● COMPLETE THE FOLLOWING
1) According to the message, why does the Identifier not need to be internationalized?
2) Reproduce the part of the message starting at "In terms of" and ending at "let me know.".

● PASSAGE GIVEN

━━━━━━━━━━━━━━━━

[eml-dev] xml:lang attribute for title in EML 2.1.0

Thu Sep 16 19:14:20 PDT 2010

All - 
I've gone ahead and committed EML schema changes that allow internationalization of 'title' and 'keyword' elements:
	https://code.ecoinformatics.org/code/eml/trunk/eml-resource.xsd
and also 'abstract' elements (as well as any DocBook-based elements in EML):
	https://code.ecoinformatics.org/code/eml/trunk/eml-text.xsd

In terms of 'basic metadata', the marked items remain:
-Identifier
-Title
-Abstract
-Keywords
**-Creator
**-Contact 
**-Metadata Publisher

I believe the Identifier need not be internationalized as this is a special string.
The other fields describe a person's name or an organization's name, address, phone, email and other contact details - should these allow for multiple translations?

If you would like to see other EML elements internationalized please let me know.
Thanks,
-ben

On Sep 16, 2010, at 5:04 PM, Matt Jones wrote:

> Inigo -- 
> 
> If you look a little deeper into that thread that Ben cited, you'll see a link to the summary of the changes, which is in Bugzilla here:
> http://bugzilla.ecoinformatics.org/show_bug.cgi?id=585#c5
> The details are of course in the changed XSD files for EML in the svn repository, but that summary and the comments in the email thread that Ben cited about downsides of this approach should be enough to evaluate things.

━━━━━━━━━━━━━━━━

● EXCERPTED RECORDS
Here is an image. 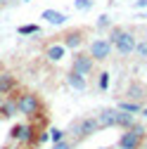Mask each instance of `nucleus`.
<instances>
[{
	"mask_svg": "<svg viewBox=\"0 0 147 149\" xmlns=\"http://www.w3.org/2000/svg\"><path fill=\"white\" fill-rule=\"evenodd\" d=\"M109 43L114 45V50L121 54V57H128V54H133L135 52V43H138V38L128 31V29H123V26H112L109 29Z\"/></svg>",
	"mask_w": 147,
	"mask_h": 149,
	"instance_id": "obj_1",
	"label": "nucleus"
},
{
	"mask_svg": "<svg viewBox=\"0 0 147 149\" xmlns=\"http://www.w3.org/2000/svg\"><path fill=\"white\" fill-rule=\"evenodd\" d=\"M17 107H19V114L29 121H36L43 116V100L31 90H24L17 95Z\"/></svg>",
	"mask_w": 147,
	"mask_h": 149,
	"instance_id": "obj_2",
	"label": "nucleus"
},
{
	"mask_svg": "<svg viewBox=\"0 0 147 149\" xmlns=\"http://www.w3.org/2000/svg\"><path fill=\"white\" fill-rule=\"evenodd\" d=\"M10 140H14L17 144H22V147H33L36 142H38V128H36L33 121L17 123L10 130Z\"/></svg>",
	"mask_w": 147,
	"mask_h": 149,
	"instance_id": "obj_3",
	"label": "nucleus"
},
{
	"mask_svg": "<svg viewBox=\"0 0 147 149\" xmlns=\"http://www.w3.org/2000/svg\"><path fill=\"white\" fill-rule=\"evenodd\" d=\"M145 133H147V130H145L140 123H133L128 130L121 133V137H119V149H140V147H142V140H145Z\"/></svg>",
	"mask_w": 147,
	"mask_h": 149,
	"instance_id": "obj_4",
	"label": "nucleus"
},
{
	"mask_svg": "<svg viewBox=\"0 0 147 149\" xmlns=\"http://www.w3.org/2000/svg\"><path fill=\"white\" fill-rule=\"evenodd\" d=\"M97 130H102V128H100V123H97V118H95V116H85V118H81V121L74 123L69 133L76 137V142H78V140H83V137L95 135Z\"/></svg>",
	"mask_w": 147,
	"mask_h": 149,
	"instance_id": "obj_5",
	"label": "nucleus"
},
{
	"mask_svg": "<svg viewBox=\"0 0 147 149\" xmlns=\"http://www.w3.org/2000/svg\"><path fill=\"white\" fill-rule=\"evenodd\" d=\"M114 52V45L109 43V38H93L88 43V54L95 62H107Z\"/></svg>",
	"mask_w": 147,
	"mask_h": 149,
	"instance_id": "obj_6",
	"label": "nucleus"
},
{
	"mask_svg": "<svg viewBox=\"0 0 147 149\" xmlns=\"http://www.w3.org/2000/svg\"><path fill=\"white\" fill-rule=\"evenodd\" d=\"M95 59L93 57H90V54L88 52H76V54H74V57H71V71H76V73H81V76H90V73H93L95 71Z\"/></svg>",
	"mask_w": 147,
	"mask_h": 149,
	"instance_id": "obj_7",
	"label": "nucleus"
},
{
	"mask_svg": "<svg viewBox=\"0 0 147 149\" xmlns=\"http://www.w3.org/2000/svg\"><path fill=\"white\" fill-rule=\"evenodd\" d=\"M83 43H85V31L83 29H71V31H66L62 36V45L66 50H76L78 52L83 47Z\"/></svg>",
	"mask_w": 147,
	"mask_h": 149,
	"instance_id": "obj_8",
	"label": "nucleus"
},
{
	"mask_svg": "<svg viewBox=\"0 0 147 149\" xmlns=\"http://www.w3.org/2000/svg\"><path fill=\"white\" fill-rule=\"evenodd\" d=\"M123 100H131V102H138V104H142V102L147 100V88H145L142 83L133 81L131 85L126 88V97H123Z\"/></svg>",
	"mask_w": 147,
	"mask_h": 149,
	"instance_id": "obj_9",
	"label": "nucleus"
},
{
	"mask_svg": "<svg viewBox=\"0 0 147 149\" xmlns=\"http://www.w3.org/2000/svg\"><path fill=\"white\" fill-rule=\"evenodd\" d=\"M19 116V107H17V95H5L0 104V118H14Z\"/></svg>",
	"mask_w": 147,
	"mask_h": 149,
	"instance_id": "obj_10",
	"label": "nucleus"
},
{
	"mask_svg": "<svg viewBox=\"0 0 147 149\" xmlns=\"http://www.w3.org/2000/svg\"><path fill=\"white\" fill-rule=\"evenodd\" d=\"M45 57H48V62H52V64L62 62V59L66 57V47L62 45V40H60V43H50V45L45 47Z\"/></svg>",
	"mask_w": 147,
	"mask_h": 149,
	"instance_id": "obj_11",
	"label": "nucleus"
},
{
	"mask_svg": "<svg viewBox=\"0 0 147 149\" xmlns=\"http://www.w3.org/2000/svg\"><path fill=\"white\" fill-rule=\"evenodd\" d=\"M66 85H69L71 90H76V92H85V90H88V78L69 69V73H66Z\"/></svg>",
	"mask_w": 147,
	"mask_h": 149,
	"instance_id": "obj_12",
	"label": "nucleus"
},
{
	"mask_svg": "<svg viewBox=\"0 0 147 149\" xmlns=\"http://www.w3.org/2000/svg\"><path fill=\"white\" fill-rule=\"evenodd\" d=\"M41 19H45V22H48V24H52V26H62V24H66L69 17H66L64 12H60V10L48 7V10H43V12H41Z\"/></svg>",
	"mask_w": 147,
	"mask_h": 149,
	"instance_id": "obj_13",
	"label": "nucleus"
},
{
	"mask_svg": "<svg viewBox=\"0 0 147 149\" xmlns=\"http://www.w3.org/2000/svg\"><path fill=\"white\" fill-rule=\"evenodd\" d=\"M14 90H17V78H14V73L0 71V92H3V95H12Z\"/></svg>",
	"mask_w": 147,
	"mask_h": 149,
	"instance_id": "obj_14",
	"label": "nucleus"
},
{
	"mask_svg": "<svg viewBox=\"0 0 147 149\" xmlns=\"http://www.w3.org/2000/svg\"><path fill=\"white\" fill-rule=\"evenodd\" d=\"M95 118L100 128H116V109H102Z\"/></svg>",
	"mask_w": 147,
	"mask_h": 149,
	"instance_id": "obj_15",
	"label": "nucleus"
},
{
	"mask_svg": "<svg viewBox=\"0 0 147 149\" xmlns=\"http://www.w3.org/2000/svg\"><path fill=\"white\" fill-rule=\"evenodd\" d=\"M135 123V116L133 114H128V111H121V109H116V128H123V130H128Z\"/></svg>",
	"mask_w": 147,
	"mask_h": 149,
	"instance_id": "obj_16",
	"label": "nucleus"
},
{
	"mask_svg": "<svg viewBox=\"0 0 147 149\" xmlns=\"http://www.w3.org/2000/svg\"><path fill=\"white\" fill-rule=\"evenodd\" d=\"M116 109H121V111H128V114H140V111H142V104H138V102H131V100H121V102L116 104Z\"/></svg>",
	"mask_w": 147,
	"mask_h": 149,
	"instance_id": "obj_17",
	"label": "nucleus"
},
{
	"mask_svg": "<svg viewBox=\"0 0 147 149\" xmlns=\"http://www.w3.org/2000/svg\"><path fill=\"white\" fill-rule=\"evenodd\" d=\"M17 33H19V36H38L41 26L38 24H22L19 29H17Z\"/></svg>",
	"mask_w": 147,
	"mask_h": 149,
	"instance_id": "obj_18",
	"label": "nucleus"
},
{
	"mask_svg": "<svg viewBox=\"0 0 147 149\" xmlns=\"http://www.w3.org/2000/svg\"><path fill=\"white\" fill-rule=\"evenodd\" d=\"M109 83H112V76H109L107 71H100V73H97V90L107 92V90H109Z\"/></svg>",
	"mask_w": 147,
	"mask_h": 149,
	"instance_id": "obj_19",
	"label": "nucleus"
},
{
	"mask_svg": "<svg viewBox=\"0 0 147 149\" xmlns=\"http://www.w3.org/2000/svg\"><path fill=\"white\" fill-rule=\"evenodd\" d=\"M62 140H66V130H62V128H50V142L55 144V142H62Z\"/></svg>",
	"mask_w": 147,
	"mask_h": 149,
	"instance_id": "obj_20",
	"label": "nucleus"
},
{
	"mask_svg": "<svg viewBox=\"0 0 147 149\" xmlns=\"http://www.w3.org/2000/svg\"><path fill=\"white\" fill-rule=\"evenodd\" d=\"M133 54H138L140 59H147V38H142V40L135 43V52Z\"/></svg>",
	"mask_w": 147,
	"mask_h": 149,
	"instance_id": "obj_21",
	"label": "nucleus"
},
{
	"mask_svg": "<svg viewBox=\"0 0 147 149\" xmlns=\"http://www.w3.org/2000/svg\"><path fill=\"white\" fill-rule=\"evenodd\" d=\"M74 7H76L78 12H88L90 7H93V0H74Z\"/></svg>",
	"mask_w": 147,
	"mask_h": 149,
	"instance_id": "obj_22",
	"label": "nucleus"
},
{
	"mask_svg": "<svg viewBox=\"0 0 147 149\" xmlns=\"http://www.w3.org/2000/svg\"><path fill=\"white\" fill-rule=\"evenodd\" d=\"M97 29H112V22H109L107 14H100L97 17Z\"/></svg>",
	"mask_w": 147,
	"mask_h": 149,
	"instance_id": "obj_23",
	"label": "nucleus"
},
{
	"mask_svg": "<svg viewBox=\"0 0 147 149\" xmlns=\"http://www.w3.org/2000/svg\"><path fill=\"white\" fill-rule=\"evenodd\" d=\"M74 144H76V142L62 140V142H55V144H52V149H74Z\"/></svg>",
	"mask_w": 147,
	"mask_h": 149,
	"instance_id": "obj_24",
	"label": "nucleus"
},
{
	"mask_svg": "<svg viewBox=\"0 0 147 149\" xmlns=\"http://www.w3.org/2000/svg\"><path fill=\"white\" fill-rule=\"evenodd\" d=\"M38 142H41V144L50 142V130H48V133H38Z\"/></svg>",
	"mask_w": 147,
	"mask_h": 149,
	"instance_id": "obj_25",
	"label": "nucleus"
},
{
	"mask_svg": "<svg viewBox=\"0 0 147 149\" xmlns=\"http://www.w3.org/2000/svg\"><path fill=\"white\" fill-rule=\"evenodd\" d=\"M133 5H135L138 10H145V7H147V0H135V3H133Z\"/></svg>",
	"mask_w": 147,
	"mask_h": 149,
	"instance_id": "obj_26",
	"label": "nucleus"
},
{
	"mask_svg": "<svg viewBox=\"0 0 147 149\" xmlns=\"http://www.w3.org/2000/svg\"><path fill=\"white\" fill-rule=\"evenodd\" d=\"M3 149H29V147H22V144H10V147H3Z\"/></svg>",
	"mask_w": 147,
	"mask_h": 149,
	"instance_id": "obj_27",
	"label": "nucleus"
},
{
	"mask_svg": "<svg viewBox=\"0 0 147 149\" xmlns=\"http://www.w3.org/2000/svg\"><path fill=\"white\" fill-rule=\"evenodd\" d=\"M140 114H142V116L147 118V107H145V104H142V111H140Z\"/></svg>",
	"mask_w": 147,
	"mask_h": 149,
	"instance_id": "obj_28",
	"label": "nucleus"
},
{
	"mask_svg": "<svg viewBox=\"0 0 147 149\" xmlns=\"http://www.w3.org/2000/svg\"><path fill=\"white\" fill-rule=\"evenodd\" d=\"M10 3V0H0V7H3V5H7Z\"/></svg>",
	"mask_w": 147,
	"mask_h": 149,
	"instance_id": "obj_29",
	"label": "nucleus"
},
{
	"mask_svg": "<svg viewBox=\"0 0 147 149\" xmlns=\"http://www.w3.org/2000/svg\"><path fill=\"white\" fill-rule=\"evenodd\" d=\"M3 100H5V95H3V92H0V104H3Z\"/></svg>",
	"mask_w": 147,
	"mask_h": 149,
	"instance_id": "obj_30",
	"label": "nucleus"
},
{
	"mask_svg": "<svg viewBox=\"0 0 147 149\" xmlns=\"http://www.w3.org/2000/svg\"><path fill=\"white\" fill-rule=\"evenodd\" d=\"M22 3H31V0H22Z\"/></svg>",
	"mask_w": 147,
	"mask_h": 149,
	"instance_id": "obj_31",
	"label": "nucleus"
},
{
	"mask_svg": "<svg viewBox=\"0 0 147 149\" xmlns=\"http://www.w3.org/2000/svg\"><path fill=\"white\" fill-rule=\"evenodd\" d=\"M102 149H107V147H102Z\"/></svg>",
	"mask_w": 147,
	"mask_h": 149,
	"instance_id": "obj_32",
	"label": "nucleus"
}]
</instances>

━━━━━━━━━━━━━━━━

● RESPONSES BY TASK
1) It is a special string.

2)
In terms of 'basic metadata', the marked items remain:
-Identifier
-Title
-Abstract
-Keywords
**-Creator
**-Contact 
**-Metadata Publisher

I believe the Identifier need not be internationalized as this is a special string.
The other fields describe a person's name or an organization's name, address, phone, email and other contact details - should these allow for multiple translations?

If you would like to see other EML elements internationalized please let me know.